== SHORT TASK ==
Resume the data-splitting function from its last line, writing what comes next.

== SOURCE ==

>>>>

Data partitioning into train, test, and validation sets, cross validation, ... not only  partition the data, also take into account it's distribution, parallelization...

TODO: Perhaps use tensorflow dataset...

In [None]:
def splitter(
    context: MLClientCtx,
    features: DataItem,
    labels: DataItem,
    target_path: str = "",
    test_size: float = 0.1,
    train_val_split: float = 0.75,
    random_state: int = 1,
    sample: int = -1
) -> None:
    """Split raw data into train, validation and test sets.
    
    The file loaded at this stage is the raw data file that has been
    downloaded in a previous step (as a parquet file).  Here it is read
    and split into train, validation and test sets. The context is 
    updated with the target_path.
    
    context: The `context`.
    :param target: Data storage location.
    :param src: (default "original"). Location of original parquet file.
    :param test_size: (defaults=0.1) Set test set size, and leave the
            remainder for the second split into train and validation sets.
    :param train_val_split: (defaults=0.75) Once the test set has been
            removed the training set gets this proportion.
    :param random_state: (default 1). Seed used by the scikit-learn random
            number generator in the method train_test_split.
    :param sample: (default -1, all rows). Selects the first n rows, or
            select a sample. Check the balance of resulting sets if
            using the random sample option. Use this feature to explore the
            system or for debugging.
            
    Outputs
        The following outputs are saved at the target path:
        xtrain, ytrain (Tuple[pd.DataFrame, pd.DataFrame]): Training set.

<<<<

== RECORD LIST ==
>>>>

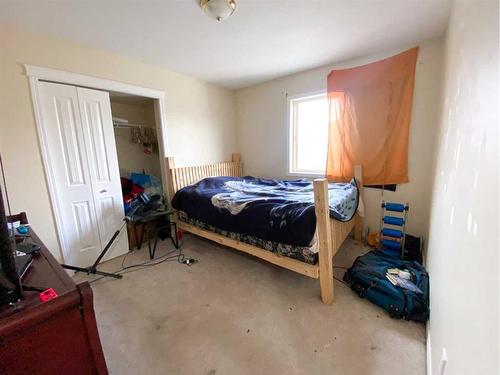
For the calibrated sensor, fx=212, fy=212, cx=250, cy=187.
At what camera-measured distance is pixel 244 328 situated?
1.58 meters

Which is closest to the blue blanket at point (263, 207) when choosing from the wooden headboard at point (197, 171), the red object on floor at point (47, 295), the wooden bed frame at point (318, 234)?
the wooden bed frame at point (318, 234)

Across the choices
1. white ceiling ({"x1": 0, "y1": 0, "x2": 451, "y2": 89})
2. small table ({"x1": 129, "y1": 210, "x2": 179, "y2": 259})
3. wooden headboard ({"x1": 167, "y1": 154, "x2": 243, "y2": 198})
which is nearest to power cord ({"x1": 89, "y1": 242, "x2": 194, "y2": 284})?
small table ({"x1": 129, "y1": 210, "x2": 179, "y2": 259})

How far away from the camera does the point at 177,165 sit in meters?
3.24

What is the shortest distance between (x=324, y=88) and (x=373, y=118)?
81cm

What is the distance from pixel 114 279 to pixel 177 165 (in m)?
1.67

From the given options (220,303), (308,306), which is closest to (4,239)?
(220,303)

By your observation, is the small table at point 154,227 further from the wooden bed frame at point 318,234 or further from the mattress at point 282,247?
the mattress at point 282,247

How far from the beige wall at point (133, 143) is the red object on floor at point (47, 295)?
3.18m

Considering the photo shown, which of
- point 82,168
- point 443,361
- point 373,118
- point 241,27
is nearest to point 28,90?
point 82,168

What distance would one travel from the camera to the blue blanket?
69.9 inches

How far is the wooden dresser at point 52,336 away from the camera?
2.02 ft

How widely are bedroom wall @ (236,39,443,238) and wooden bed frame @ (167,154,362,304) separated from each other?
0.58m

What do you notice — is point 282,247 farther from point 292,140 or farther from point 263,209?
point 292,140

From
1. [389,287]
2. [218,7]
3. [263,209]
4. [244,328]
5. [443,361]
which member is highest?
[218,7]
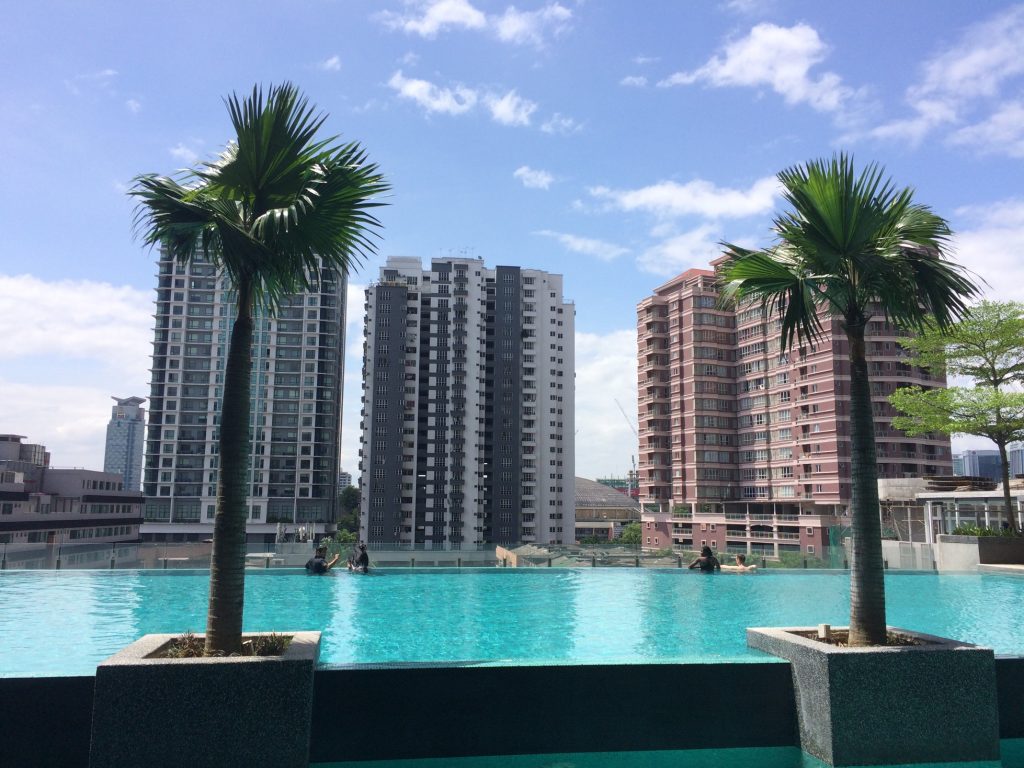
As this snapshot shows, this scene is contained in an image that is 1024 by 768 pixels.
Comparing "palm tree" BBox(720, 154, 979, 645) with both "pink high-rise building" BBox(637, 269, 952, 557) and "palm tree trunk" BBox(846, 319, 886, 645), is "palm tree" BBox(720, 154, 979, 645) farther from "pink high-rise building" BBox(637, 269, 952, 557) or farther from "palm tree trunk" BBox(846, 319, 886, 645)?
"pink high-rise building" BBox(637, 269, 952, 557)

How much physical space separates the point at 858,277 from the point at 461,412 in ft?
353

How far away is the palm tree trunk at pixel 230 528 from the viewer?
7863 millimetres

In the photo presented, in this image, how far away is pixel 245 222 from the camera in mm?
8992

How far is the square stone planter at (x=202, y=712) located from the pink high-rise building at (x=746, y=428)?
279 ft

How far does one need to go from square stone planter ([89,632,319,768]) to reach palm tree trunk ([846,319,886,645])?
667 cm

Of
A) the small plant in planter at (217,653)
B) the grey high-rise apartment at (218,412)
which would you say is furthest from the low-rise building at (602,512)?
the small plant in planter at (217,653)

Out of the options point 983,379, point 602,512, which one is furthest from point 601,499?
point 983,379

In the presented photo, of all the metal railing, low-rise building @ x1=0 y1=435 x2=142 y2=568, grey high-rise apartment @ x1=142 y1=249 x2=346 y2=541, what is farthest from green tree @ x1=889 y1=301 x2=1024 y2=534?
grey high-rise apartment @ x1=142 y1=249 x2=346 y2=541

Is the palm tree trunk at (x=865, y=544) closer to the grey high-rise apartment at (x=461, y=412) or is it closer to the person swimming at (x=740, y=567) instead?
the person swimming at (x=740, y=567)

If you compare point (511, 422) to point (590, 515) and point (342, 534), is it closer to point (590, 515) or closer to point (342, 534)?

<<<<

== TASK ANSWER ==
        xvalid, yvalid (Tuple[pd.DataFrame, pd.DataFrame]): Validation set.
        xtest, ytest (Tuple[pd.DataFrame, pd.DataFrame]): Test set.
    """
    
    filepath = path.join(target_path, src)
    features = get_context_table(features)
    labels = get_context_table(labels
    
    # split twice to get training, validation and test sets.
    context.logger.info("splitting into train-valid-test data sets")
    x, xtest, y, ytest = train_test_split(features
                                          labels, 
                                          train_size=1-test_size, 
                                          test_size=test_size, 
                                          random_state=random_state)
    
    xtrain, xvalid, ytrain, yvalid = train_test_split(x, 
                                                      y, 
                                                      train_size=train_val_split, 
                                                      test_size=1-train_val_split,
                                                      random_state=random_state)    

    # save and log all the intermediate tables
    log_context_table(context, target_path, "xtrain.parquet", xtrain)
    log_context_table(context, target_path, "xvalid.parquet", xvalid)
    log_context_table(context, target_path, "xtest.parquet", xtest)
    log_context_table(context, target_path, "ytrain.parquet", pd.DataFrame({"labels":ytrain}))
    log_context_table(context, target_path, "yvalid.parquet", pd.DataFrame({"labels":yvalid}))
    log_context_table(context, target_path, "ytest.parquet", pd.DataFrame({"labels":ytest}))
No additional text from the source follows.